When Governor Lamont took office two and half years ago, no one could have envisioned a bipartisan budget with across-the-board increases for education, municipalities and numerous social programs without any significant tax increases. While the last 16 months have been very rough, today with federal relief money in hand and a full $3.5 billion rainy day fund, Connecticut seems to be making long-desired progress. Even the state’s long-term debt will be addressed. As a result of the “volatility cap” put in place in 2019, CT will soon send more than $1 billion to reduce its pension debt this year.
The two-year, $46 billion state budget increases state spending in the first year by 2.6%, to $22.7 billion, and 3.9% in the second year, to $23.6 billion. It includes increased payments to nonprofits that provide care to the developmentally disabled and others. It also includes an expansion of the earned income tax credit for low-income families.
Under this budget, municipal aid is increased by $191.5 million, an 8% increase from the current fiscal year. These funds are in addition to the $3.2 billion available to cities and towns in federal pandemic relief. Stamford alone is set to receive an additional $3.9 million in municipal aid and nearly $2 million in new education funding; while Norwalk will receive $4.5 million in new municipal funding and approximately $600,000 in new education aid. Both communities will also receive millions in additional federal education pandemic relief funds.

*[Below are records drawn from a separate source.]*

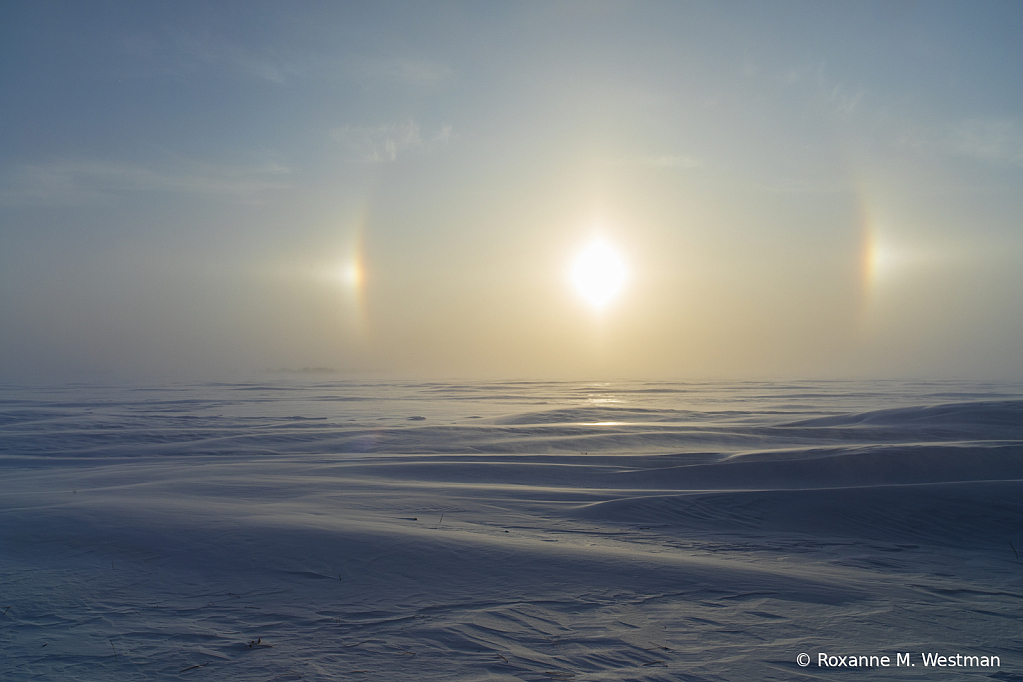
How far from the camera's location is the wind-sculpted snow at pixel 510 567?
3.79 m

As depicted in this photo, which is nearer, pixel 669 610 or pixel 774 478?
pixel 669 610

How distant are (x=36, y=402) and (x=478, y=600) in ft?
120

Other budget highlights include:
- Tax relief for restaurants and allows certain businesses to keep 1.36% of the 7.35% sales tax they collect on sales of meals and beverages for FY 22
- An increase in the state’s earned income tax credit to 30.5% of the federal credit
- Expands healthcare for 40,000 residents and families
- Expands workforce training so that we can get people back to work
- Fully funds debt-free community college
- Includes relief for arts, culture and tourism
None of the controversial new taxes debated at the Capitol this session were included in the final budget, such as the proposed property tax on large homes and commercial buildings nor the tax on health insurance. The multi-state cap and invest program known as the Transportation Climate Initiative to curb greenhouse gas emissions was also not included.